150 konsonan tersebut terikat secara struktural dan semantis pada bentuk dasarnya. 2. Konsonan /n/ dan /m/ pada bahasa Jepang-Indonesia, tidak mengalami perubahan fonem. 3. Perubahan fonem terjadi di fonem awal dari kata kedua. Perbedaannya adalah konsonan /r/ pada bahasa Jepang tidak mengalami perubahan fonem, sedangkan fonem /r/ pada bahasa Indonesia mengalami perubahan fonem. 3. Perbandingan Komposisi bahasa Jepang dan bahasa Indonesia. a. Komposisi BJ dan BI yang mengandung fonem vokal. Persamaannya adalah komposisi bahasa Jepang-Indonesia secara keseluruhan terbentuk dari beberapa gabungan kelas kata, seperti gabungan antara nomina, verba, dan adjektiva. Perbedaannya adalah sebagai berikut. 1. Komposisi vokal bahasa Jepang mengalami perubahan fonem pada fonem terakhir pada kata pertama, sedangkan dalam komposisi vokal bahasa Indonesia tidak mengalami perubahan fonem. 2. Komposisi vokal bahasa Jepang mengalami penambahan fonem /s/ ketika digabungkan dengan kata yang diawali vokal /a/ pada kata kedua. Kata same yang berasal dari kata ame merupakan pergeseran bunyi yang terjadi atas dasar derivatif, dan selalu berada pada bagian akhir dari bentuk gabungan. Sedangkan komposisi vokal bahasa Indonesia tidak mengalami penambahan fonem.

151 b. Komposisi BJ dan BI yang mengandung fonem konsonan. Persamaannya adalah komposisi konsonan bahasa Jepang-Indonesia secara keseluruhan terbentuk dari beberapa gabungan kelas kata, seperti gabungan antara nomina, verba, dan adjektiva. Sedangkan perbedaannya adalah komposisi konsonan bahasa Jepang mengalami perubahan fonem pada fonem awal pada kata kedua, sedangkan dalam komposisi bahasa Indonesia tidak mengalami perubahan fonem. B. Rekomendasi Dari hasil penelitian ini, diperoleh kesimpulan mengenai persamaan dan perbedaan perubahan fonem yang terjadi pada proses morfologi seperti pada afiksasi (prefiks), reduplikasi, dan komposisi dalam bahasa Jepang-Indonesia.

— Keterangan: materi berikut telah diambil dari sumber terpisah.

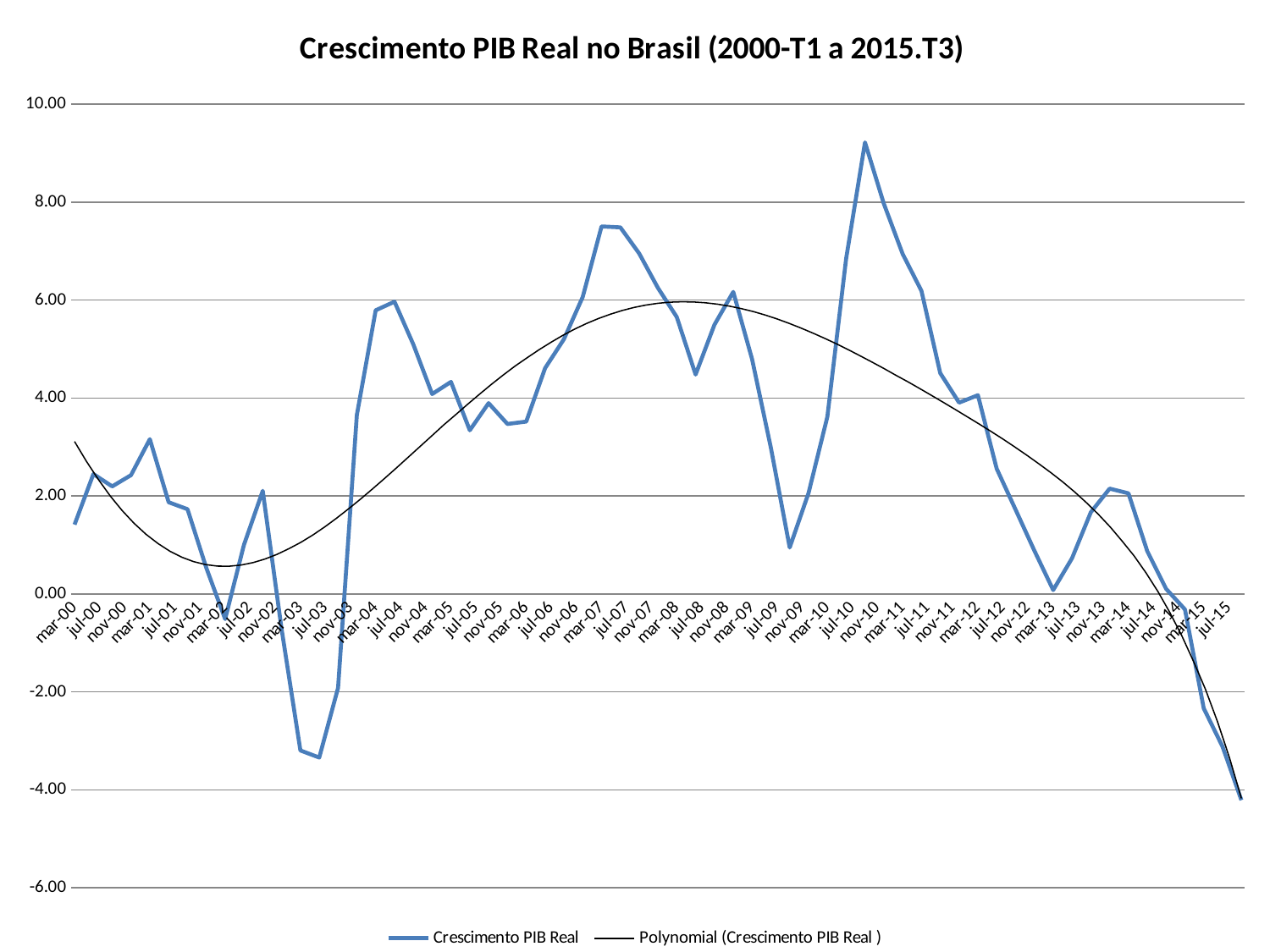
Is the value of Crescimento PIB Real at jul-03 greater or less than -2.00? less What is the highest value shown on the vertical axis? 10.00 Does the Crescimento PIB Real series rise or fall between mar-11 and jul-15? fall Is the value of Crescimento PIB Real at jul-07 greater or less than 6.00? greater Is the value of Crescimento PIB Real at nov-09 greater or less than 2.00? less What is the title of the chart? Crescimento PIB Real no Brasil (2000-T1 a 2015.T3) Around which labeled date does the Crescimento PIB Real series reach its highest value? nov-10 What is the name of the trendline entry in the legend? Polynomial (Crescimento PIB Real ) What kind of chart is shown on the slide? line chart How many entries does the legend list? 2 Which is larger, the Crescimento PIB Real value at nov-10 or at jul-07? nov-10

Penulis beranggapan bahwa penelitian ini memiliki banyak kekurangan dan perlu ditindaklanjuti. Penulis berharap agar dilakukan penelitian lebih lanjut mengenai perubahan-perubahan fonem lainnya, seperti yang terjadi pada proses infiks, sufiks bahasa Jepang-Indonesia. Berikut adalah kekurangan dalam penelitian ini dan dapat menjadi masukan untuk penelitian selanjutnya. 1. Penelitian ini tidak membahas tentang perubahan fonem yang terjadi pada proses infiks, sufiks, dan konfiks. Selain itu tidak semua fonem pada bahasa Indonesia dibahas dalam penelitian ini. 2. Penelitian ini hanya membahas satu bidang morfofonemik, yaitu perubahan fonem saja. Untuk penelitian selanjutnya diharapkan dapat meneliti bidang morfofonemik lainnya seperti pergesaran fonem, pelesapan fonem, dan lain sebagainya. 3. Menindaklanjuti hasil penelitian ini dengan mengkaji lebih dalam lagi pengontrasan perubahan-perubahan fonem yang terjadi selain pada proses morfologi lainnya. 4. Disarankan untuk penelitian selanjutnya, agar dapat menemukan perubahan fonem yang terjadi pada prosese morfologi lainnya.